╭─ DOCUMENT EXCERPT
Results from the equivalent soil mass approach confirmed the same overall pattern: organic C stocks increased in the 0–1000 Mg ha−1 fine soil layer (topsoil), slightly declined in the 1000–2000 Mg ha−1 layer (midsoil; not significant), and significantly declined in the 2000–3000 Mg ha−1 layer (subsoil). However, changes were slightly smaller in magnitude than those based on fixed depth; due to the constrained soil mass cutoff (Figure S4).

Aboveground stand biomass was 131.4 ± 5.5, 208.6 ± 7.3, and 230.5 ± 7.7 Mg C ha−1 in 1984, 2012, and 2022, respectively (Figure S3). On average, aboveground stand biomass increased by 2.8 ± 0.12, 2.2 ± 0.10, and 2.6 ± 0.11 Mg C ha−1 year−1 between 1984 and 2012, 2012 and 2022, and 1984 and 2022, respectively (Figure 3).

Root biomass in 0–5 cm soil depth was 3.21 ± 0.36 and 4.14 ± 0.36 Mg ha−1 in 2012 and 2022, respectively (Figure S5) and the differences between the years were statistically significant.

3.2. Environmental Factors Determining Soil Carbon Change

The developed structural equation model explained 43% of the variation in changes in soil organic C stocks in the study region (Figure 4). A non‐significant chi‐squared test (p > 0.05) indicated a good fit between the model and the data (Grace 2006). The model revealed a direct positive effect of the composite variable soil nutrients and metals, and direct negative effects of soil calcareousness and regional aridity. Soil nutrients and metals was defined by soil total Fe, total Mn, and exchangeable K stocks, as well as the soil C to N ratio (Figure S2). Stands with high nutrient and metal stocks and low C to N ratios experienced less soil C loss compared to those with low nutrient and metal stocks and high C to N ratios. Soil calcareousness was determined by soil exchangeable Ca, exchangeable Mg, and inorganic C stocks, along with soil pH. Stands with calcareous soils showed greater soil C loss than those with less calcareous influence. These calcareous soils also had higher soil organic C and N stocks. Regional aridity was characterized by elevation, mean annual precipitation, and mean annual temperature. Stands at lower elevations with drier, warmer conditions experienced greater soil C loss than stands at higher elevations with cooler, moister conditions. Finally, a positive correlation between regional aridity and soil calcareousness indicates that warmer, drier stands tend to have more calcareous soils which were more present in the south of the study area. No significant relationship was found between nutrients and metals and soil calcareousness, or between nutrients and metals, and regional aridity. Other environmental variables including soil clay content, soil stone content, leaf CaMg content, leaf NPKS content, stand productivity, stand age, local exposure, as well as atmospheric deposition fluxes or changes in deposition fluxes of reactive N and S from gridded data did not improve the structural equation model explaining soil C change and were therefore not retained.
╰─
#### [WHAT YOU SHOULD DO]
Please translate this sentence from the soil carbon excerpt into Spanish: "Regional aridity was characterized by elevation, mean annual precipitation, and mean annual temperature." Nothing in the listing is needed here.
╭─ MATERIAL PROVIDED
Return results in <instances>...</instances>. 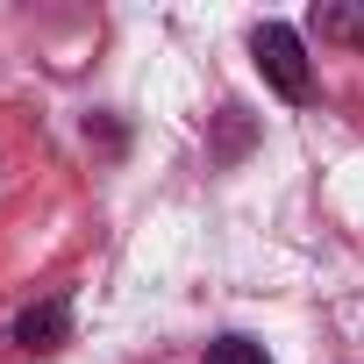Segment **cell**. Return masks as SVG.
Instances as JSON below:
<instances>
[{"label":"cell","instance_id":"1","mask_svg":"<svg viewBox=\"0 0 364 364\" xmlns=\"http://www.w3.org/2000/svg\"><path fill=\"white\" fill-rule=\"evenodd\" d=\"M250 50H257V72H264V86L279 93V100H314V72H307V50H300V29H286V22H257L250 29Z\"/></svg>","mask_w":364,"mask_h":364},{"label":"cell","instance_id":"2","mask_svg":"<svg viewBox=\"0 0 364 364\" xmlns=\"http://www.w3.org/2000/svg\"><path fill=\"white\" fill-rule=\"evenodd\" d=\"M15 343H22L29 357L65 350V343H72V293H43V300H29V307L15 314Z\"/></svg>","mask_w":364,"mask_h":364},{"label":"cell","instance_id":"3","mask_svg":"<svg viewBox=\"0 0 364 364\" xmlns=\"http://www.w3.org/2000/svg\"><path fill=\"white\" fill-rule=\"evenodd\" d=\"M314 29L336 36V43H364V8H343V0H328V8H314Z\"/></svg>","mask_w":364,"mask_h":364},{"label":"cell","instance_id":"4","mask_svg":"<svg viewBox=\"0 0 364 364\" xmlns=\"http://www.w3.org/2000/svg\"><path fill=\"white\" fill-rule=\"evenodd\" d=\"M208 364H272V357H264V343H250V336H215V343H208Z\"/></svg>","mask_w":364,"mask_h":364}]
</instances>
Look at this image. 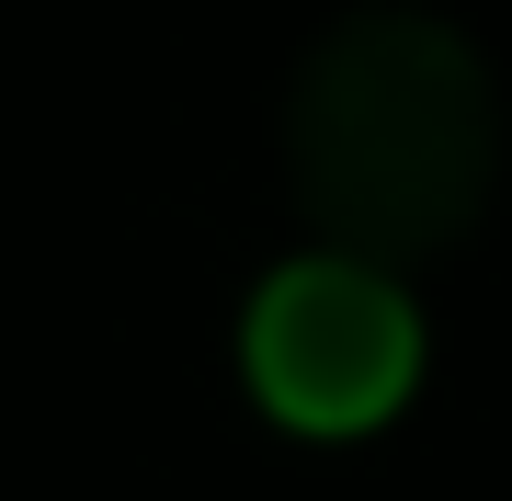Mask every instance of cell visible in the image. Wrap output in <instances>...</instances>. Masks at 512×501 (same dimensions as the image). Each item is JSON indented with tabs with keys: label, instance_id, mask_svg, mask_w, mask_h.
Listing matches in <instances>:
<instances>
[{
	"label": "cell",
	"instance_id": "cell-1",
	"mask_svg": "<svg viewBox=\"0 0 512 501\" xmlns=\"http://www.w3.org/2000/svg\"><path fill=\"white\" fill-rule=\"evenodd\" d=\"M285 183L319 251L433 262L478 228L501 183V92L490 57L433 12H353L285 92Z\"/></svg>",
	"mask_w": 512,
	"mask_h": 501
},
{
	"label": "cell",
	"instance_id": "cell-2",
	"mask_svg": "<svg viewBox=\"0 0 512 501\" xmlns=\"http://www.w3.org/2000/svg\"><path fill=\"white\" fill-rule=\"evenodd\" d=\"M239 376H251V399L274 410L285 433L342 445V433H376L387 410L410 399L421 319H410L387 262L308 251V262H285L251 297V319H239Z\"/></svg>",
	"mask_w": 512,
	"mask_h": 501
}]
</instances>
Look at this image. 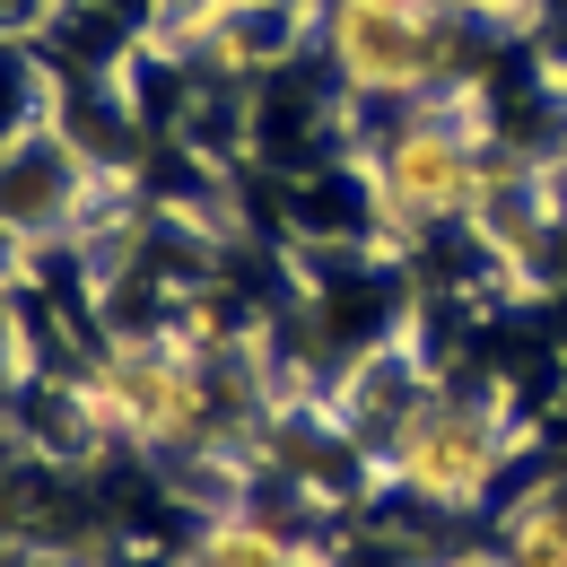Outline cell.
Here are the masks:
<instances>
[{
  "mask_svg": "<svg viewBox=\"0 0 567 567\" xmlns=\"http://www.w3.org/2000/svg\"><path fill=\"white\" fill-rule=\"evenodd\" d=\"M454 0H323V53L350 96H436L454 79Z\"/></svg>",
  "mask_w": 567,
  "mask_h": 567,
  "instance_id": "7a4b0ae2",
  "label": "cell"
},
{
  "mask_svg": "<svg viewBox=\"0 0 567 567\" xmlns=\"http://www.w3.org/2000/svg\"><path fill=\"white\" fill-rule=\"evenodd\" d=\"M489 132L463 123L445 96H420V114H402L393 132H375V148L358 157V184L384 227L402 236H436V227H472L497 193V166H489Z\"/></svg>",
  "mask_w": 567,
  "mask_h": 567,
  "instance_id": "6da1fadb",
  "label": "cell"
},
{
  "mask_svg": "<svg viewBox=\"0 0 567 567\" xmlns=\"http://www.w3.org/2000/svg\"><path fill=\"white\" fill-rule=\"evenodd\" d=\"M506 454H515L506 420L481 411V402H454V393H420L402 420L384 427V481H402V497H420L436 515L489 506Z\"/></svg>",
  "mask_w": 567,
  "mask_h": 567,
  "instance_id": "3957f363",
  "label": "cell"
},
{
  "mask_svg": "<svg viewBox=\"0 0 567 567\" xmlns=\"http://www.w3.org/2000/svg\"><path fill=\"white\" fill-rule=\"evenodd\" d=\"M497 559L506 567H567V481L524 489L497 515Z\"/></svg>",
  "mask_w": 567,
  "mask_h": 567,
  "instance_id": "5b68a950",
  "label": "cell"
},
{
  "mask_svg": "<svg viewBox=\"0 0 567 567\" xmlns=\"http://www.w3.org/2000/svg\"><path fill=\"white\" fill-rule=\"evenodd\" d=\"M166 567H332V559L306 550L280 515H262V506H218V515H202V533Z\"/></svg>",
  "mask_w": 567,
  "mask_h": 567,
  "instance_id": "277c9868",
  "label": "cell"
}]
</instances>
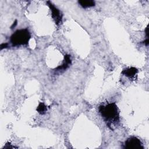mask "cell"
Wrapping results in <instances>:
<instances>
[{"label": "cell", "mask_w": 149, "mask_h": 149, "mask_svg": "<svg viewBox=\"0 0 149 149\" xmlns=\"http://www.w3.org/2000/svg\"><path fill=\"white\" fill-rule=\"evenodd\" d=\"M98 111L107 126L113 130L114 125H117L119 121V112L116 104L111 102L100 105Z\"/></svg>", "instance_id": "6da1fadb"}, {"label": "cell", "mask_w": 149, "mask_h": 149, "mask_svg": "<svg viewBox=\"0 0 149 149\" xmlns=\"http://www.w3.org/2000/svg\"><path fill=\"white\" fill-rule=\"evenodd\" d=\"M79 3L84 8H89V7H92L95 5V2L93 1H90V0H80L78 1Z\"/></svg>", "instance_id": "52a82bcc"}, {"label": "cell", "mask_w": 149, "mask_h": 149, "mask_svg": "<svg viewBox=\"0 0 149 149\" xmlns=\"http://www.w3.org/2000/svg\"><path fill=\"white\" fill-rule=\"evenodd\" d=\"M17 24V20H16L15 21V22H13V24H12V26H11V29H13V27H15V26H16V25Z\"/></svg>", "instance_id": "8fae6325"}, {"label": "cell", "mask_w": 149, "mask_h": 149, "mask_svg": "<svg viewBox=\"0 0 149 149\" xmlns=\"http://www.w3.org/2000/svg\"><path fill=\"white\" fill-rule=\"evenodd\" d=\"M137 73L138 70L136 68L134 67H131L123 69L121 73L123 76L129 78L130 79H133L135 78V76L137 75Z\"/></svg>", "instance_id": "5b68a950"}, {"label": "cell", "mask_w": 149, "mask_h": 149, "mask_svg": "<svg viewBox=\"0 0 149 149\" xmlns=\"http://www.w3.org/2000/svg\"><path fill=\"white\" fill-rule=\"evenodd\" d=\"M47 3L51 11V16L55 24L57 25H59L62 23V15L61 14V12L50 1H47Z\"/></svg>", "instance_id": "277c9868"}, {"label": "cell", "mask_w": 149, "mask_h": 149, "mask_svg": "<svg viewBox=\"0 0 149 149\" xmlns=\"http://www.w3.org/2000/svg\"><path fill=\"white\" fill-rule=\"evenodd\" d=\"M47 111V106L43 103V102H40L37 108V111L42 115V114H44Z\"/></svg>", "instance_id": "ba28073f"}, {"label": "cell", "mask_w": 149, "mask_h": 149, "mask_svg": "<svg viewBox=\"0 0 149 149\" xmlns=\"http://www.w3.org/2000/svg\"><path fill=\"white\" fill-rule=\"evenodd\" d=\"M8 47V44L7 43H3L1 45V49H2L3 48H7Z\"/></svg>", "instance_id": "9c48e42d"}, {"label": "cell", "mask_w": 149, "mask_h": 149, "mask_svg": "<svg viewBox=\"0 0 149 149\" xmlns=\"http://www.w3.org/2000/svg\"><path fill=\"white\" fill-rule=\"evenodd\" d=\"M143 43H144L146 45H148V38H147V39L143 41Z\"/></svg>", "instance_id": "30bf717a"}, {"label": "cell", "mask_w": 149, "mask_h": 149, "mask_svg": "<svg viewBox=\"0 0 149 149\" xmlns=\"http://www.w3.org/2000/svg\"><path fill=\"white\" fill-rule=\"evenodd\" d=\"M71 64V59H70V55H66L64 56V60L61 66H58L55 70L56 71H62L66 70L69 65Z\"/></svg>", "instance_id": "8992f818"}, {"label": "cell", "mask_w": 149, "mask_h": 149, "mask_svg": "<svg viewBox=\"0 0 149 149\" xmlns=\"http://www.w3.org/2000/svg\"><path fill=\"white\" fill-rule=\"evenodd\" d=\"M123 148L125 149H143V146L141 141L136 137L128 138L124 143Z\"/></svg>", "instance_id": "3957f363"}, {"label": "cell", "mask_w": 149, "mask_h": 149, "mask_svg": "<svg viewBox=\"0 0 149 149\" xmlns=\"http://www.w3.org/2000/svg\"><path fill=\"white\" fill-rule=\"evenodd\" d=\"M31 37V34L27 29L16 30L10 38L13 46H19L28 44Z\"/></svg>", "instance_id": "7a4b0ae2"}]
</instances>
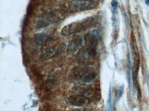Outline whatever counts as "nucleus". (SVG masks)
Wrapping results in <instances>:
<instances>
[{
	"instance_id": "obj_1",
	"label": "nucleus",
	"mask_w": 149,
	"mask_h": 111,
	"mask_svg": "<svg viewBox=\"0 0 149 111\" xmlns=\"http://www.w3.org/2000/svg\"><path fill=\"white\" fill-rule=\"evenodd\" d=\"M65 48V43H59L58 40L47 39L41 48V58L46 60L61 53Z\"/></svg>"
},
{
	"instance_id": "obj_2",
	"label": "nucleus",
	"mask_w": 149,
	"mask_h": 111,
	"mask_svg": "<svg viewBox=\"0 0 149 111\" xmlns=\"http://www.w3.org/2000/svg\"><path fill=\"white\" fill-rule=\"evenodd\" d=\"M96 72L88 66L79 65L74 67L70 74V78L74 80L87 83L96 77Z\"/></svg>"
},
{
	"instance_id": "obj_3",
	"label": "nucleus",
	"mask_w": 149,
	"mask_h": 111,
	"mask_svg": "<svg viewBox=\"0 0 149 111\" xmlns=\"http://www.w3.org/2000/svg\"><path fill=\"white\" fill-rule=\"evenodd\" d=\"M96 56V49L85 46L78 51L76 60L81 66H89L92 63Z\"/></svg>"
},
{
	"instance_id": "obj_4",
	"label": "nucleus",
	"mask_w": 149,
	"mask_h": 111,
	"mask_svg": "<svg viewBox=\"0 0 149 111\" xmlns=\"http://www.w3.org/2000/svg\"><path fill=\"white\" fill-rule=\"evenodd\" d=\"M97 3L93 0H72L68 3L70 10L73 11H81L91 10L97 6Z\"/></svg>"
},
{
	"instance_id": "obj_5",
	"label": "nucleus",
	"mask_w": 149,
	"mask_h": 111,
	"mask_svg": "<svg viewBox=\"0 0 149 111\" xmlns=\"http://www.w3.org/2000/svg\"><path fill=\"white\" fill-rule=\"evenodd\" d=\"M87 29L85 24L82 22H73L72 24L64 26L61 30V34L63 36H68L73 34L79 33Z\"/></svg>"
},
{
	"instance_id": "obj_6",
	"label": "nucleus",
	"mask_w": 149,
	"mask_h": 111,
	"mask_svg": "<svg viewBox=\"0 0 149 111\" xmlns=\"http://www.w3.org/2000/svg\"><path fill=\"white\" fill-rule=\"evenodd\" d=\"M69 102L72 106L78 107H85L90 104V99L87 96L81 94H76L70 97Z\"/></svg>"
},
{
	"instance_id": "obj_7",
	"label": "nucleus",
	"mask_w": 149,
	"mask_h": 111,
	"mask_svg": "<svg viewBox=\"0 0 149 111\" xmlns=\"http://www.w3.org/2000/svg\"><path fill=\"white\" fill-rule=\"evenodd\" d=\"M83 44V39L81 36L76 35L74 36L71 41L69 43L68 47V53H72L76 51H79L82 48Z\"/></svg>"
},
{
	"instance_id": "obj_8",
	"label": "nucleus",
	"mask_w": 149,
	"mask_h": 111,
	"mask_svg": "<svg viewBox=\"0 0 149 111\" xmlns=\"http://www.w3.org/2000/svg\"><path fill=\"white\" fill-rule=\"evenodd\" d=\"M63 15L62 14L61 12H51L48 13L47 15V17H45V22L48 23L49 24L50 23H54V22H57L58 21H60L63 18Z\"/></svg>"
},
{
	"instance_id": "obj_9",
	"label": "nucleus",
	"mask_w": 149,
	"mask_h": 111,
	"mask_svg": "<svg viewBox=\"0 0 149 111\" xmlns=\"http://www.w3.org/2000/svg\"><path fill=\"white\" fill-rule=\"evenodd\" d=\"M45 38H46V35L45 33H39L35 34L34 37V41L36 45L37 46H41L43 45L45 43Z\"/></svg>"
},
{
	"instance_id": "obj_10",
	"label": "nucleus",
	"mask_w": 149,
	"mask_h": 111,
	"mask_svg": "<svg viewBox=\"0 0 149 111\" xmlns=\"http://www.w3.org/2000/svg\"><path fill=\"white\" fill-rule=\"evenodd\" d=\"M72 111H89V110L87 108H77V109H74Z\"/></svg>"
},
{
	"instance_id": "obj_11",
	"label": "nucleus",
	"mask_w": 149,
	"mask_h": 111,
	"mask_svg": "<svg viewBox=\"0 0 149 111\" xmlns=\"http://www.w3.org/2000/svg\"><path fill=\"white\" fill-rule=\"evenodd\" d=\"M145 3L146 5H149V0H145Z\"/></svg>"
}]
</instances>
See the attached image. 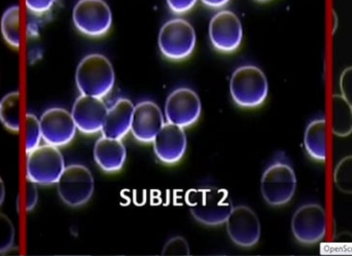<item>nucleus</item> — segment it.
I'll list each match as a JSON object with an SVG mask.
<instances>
╰─
#### [OUTPUT OF THE TASK]
La aridez regional se caracterizó por la elevación, la precipitación media anual y la temperatura media anual.